What needs to be done: Reproduce the following items verbatim, beginning at the line that contains "From the camera, how" and stopping after the line that contains "which is bottommost overall?".

Saved data entries:
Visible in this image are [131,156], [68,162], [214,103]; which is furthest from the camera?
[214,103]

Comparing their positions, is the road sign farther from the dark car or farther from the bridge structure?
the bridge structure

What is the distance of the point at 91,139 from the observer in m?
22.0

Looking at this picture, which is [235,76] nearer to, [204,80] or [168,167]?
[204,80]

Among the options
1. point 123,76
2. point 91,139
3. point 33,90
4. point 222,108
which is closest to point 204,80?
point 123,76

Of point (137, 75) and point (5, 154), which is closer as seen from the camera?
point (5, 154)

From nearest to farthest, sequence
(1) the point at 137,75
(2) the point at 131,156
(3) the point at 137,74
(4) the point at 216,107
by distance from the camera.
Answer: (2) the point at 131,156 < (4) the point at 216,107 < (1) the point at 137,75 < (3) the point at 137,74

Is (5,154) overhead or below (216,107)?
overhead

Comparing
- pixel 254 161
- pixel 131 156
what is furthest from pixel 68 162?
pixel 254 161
---
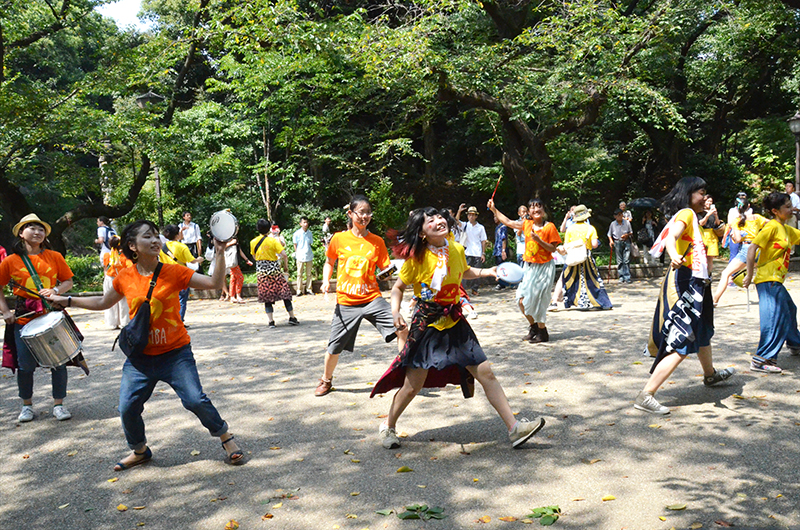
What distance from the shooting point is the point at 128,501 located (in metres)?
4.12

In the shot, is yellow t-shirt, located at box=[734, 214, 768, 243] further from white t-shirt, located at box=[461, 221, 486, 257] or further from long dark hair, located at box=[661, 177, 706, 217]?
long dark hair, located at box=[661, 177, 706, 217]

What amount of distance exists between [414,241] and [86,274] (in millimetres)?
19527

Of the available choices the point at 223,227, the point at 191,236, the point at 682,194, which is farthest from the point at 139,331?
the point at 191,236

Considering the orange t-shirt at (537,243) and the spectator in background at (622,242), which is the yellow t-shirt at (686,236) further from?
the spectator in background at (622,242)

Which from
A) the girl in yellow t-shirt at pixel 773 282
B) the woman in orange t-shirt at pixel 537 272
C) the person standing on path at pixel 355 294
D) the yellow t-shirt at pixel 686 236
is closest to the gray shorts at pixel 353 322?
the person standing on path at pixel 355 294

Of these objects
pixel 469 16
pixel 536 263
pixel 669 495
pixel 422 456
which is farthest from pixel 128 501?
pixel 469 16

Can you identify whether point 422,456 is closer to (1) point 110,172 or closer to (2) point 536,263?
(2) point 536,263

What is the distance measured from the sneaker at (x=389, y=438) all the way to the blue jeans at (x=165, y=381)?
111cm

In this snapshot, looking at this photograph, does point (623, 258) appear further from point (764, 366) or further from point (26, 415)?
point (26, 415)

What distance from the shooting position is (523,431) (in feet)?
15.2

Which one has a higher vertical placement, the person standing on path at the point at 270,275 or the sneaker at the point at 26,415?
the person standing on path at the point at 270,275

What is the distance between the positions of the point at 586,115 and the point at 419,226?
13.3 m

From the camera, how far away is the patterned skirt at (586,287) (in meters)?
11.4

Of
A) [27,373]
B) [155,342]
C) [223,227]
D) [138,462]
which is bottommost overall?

Result of this exercise:
From the camera, how far away is the patterned skirt at (586,287) (in meters)?
11.4

Of
A) [27,373]
B) [155,342]
C) [223,227]
D) [138,462]
which is bottommost overall?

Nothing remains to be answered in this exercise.